Now is the time to talk about and talk to young people about autonomy and ensure their right to sexual and reproductive health (which is not limited to only learning about menstruation) and apply gender-transformative approaches[7] at the intersection of EFM and sexuality. This has to be a two-way conversation between young people and the legal system where the law is inclusive of the voices of young people, has an autonomy-enhancing and -enabling approach and takes into account systemic inequalities in order to address practices such as EFM.

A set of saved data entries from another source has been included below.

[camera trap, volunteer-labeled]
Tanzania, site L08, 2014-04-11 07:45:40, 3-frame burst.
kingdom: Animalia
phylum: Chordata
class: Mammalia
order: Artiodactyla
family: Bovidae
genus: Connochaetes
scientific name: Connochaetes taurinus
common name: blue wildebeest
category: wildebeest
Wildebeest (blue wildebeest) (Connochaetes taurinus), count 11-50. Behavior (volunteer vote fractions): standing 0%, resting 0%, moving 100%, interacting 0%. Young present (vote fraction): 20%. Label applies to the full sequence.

[1] The World Health Organisation defines sexuality as a central aspect of being human throughout life [which] encompasses sex, gender identities and roles, sexual orientation, eroticism, pleasure, intimacy and reproduction. Sexuality is experienced and expressed in thoughts, fantasies, desires, beliefs, attitudes, values, behaviors, practices, roles and relationships. While sexuality can include all of these dimensions, not all of them are always experienced or expressed. Sexuality is influenced by the interaction of biological, psychological, social, economic, political, cultural, legal, historical, religious and spiritual factors.

[2] According to the Office of the United Nations High Commissioner for Human Rights (OHCHR): Early marriage, is any marriage where at least one of the parties is under 18 years of age. Forced marriages are marriages in which one and/or both parties have not personally expressed their full and free consent to the union.

[3] I am deliberately not using the term ‘child’ marriages because this yet again dismisses adolescent sexuality – young people are a category in their own

[4] M.E. Greene, S. Perlson, J. Hart and M. Mullinax. The centrality of sexuality for understanding child, early and forced marriage. Washington, DC, GreeneWorks and American Jewish World Service. 2018

[5] Ibid

[6] AJWS. What’s Missing in the Fight Against Early and Child Marriage: Insights from India. New York: AJWS. 2015.

[7] CEFM and Sexuality Programs Working Group. Tackling the Taboo: Sexuality and Gender-transformative programmes to end child, early and forced marriage and unions. 2019.